* **Written task**
Copy the part of the text on the value of authenticity between "It is easy to" and "with low self-confidence.", inclusive, with "snobbery" renamed to "vanity".

* **Selection**
First Magazine Friday, 22 September 2017, 12:00 Last update: about 8 years ago

If I had a secret stash of Louis Vuitton knock-offs - a pile of bags that looked and felt identical to a real Louis Vuitton bag, but were copies made of inauthentic parts - how much would they be worth? Could I sell them each for €100 less than the price for a real Louis Vuitton bag? What about at 30 per cent off? How much is authenticity worth? Line Young Peteri writes

The pricing of fakes says something significant about how the human mind calculates value. For new fashion brands, it's almost prestigious to be copied, because it shows that the item is worth copying. Why? We want the genuine, expensive bag, not because it holds our things better or is of a better quality, but because it's the real one. How much would you pay for a fake panting? While a Rolex is a lovely piece of time-keeping machinery, the value of the watch has nothing to do with its function. Instead, it depends on the authenticity of the brand.

It is easy to ridicule this behaviour as being mere snobbery. Some people might look down on those carrying Louis Vuitton luggage, or those telling people about their new Chanel bag, or wearing shoes with a big logo. Some probably assume that they've just wasted a lot of money on something very expensive just to show off, or because they're struggling with low self-confidence.

* **Listed entries**
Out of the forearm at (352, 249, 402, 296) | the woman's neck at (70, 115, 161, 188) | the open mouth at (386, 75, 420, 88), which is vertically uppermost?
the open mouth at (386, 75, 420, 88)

--

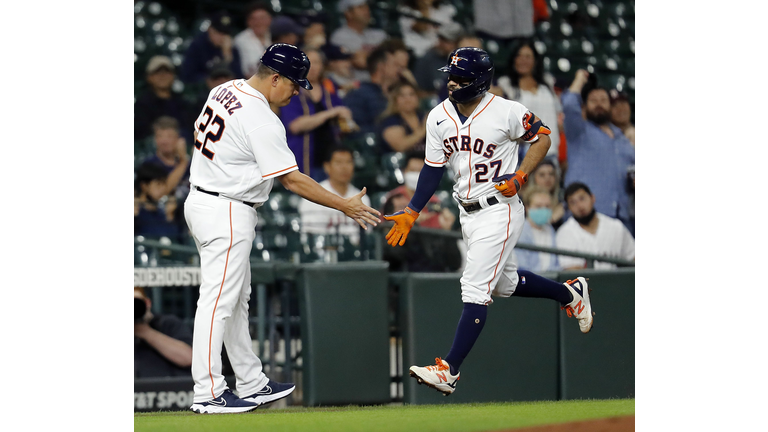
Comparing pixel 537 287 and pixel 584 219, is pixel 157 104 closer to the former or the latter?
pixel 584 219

* **Written solution**
It is easy to ridicule this behaviour as being mere vanity. Some people might look down on those carrying Louis Vuitton luggage, or those telling people about their new Chanel bag, or wearing shoes with a big logo. Some probably assume that they've just wasted a lot of money on something very expensive just to show off, or because they're struggling with low self-confidence.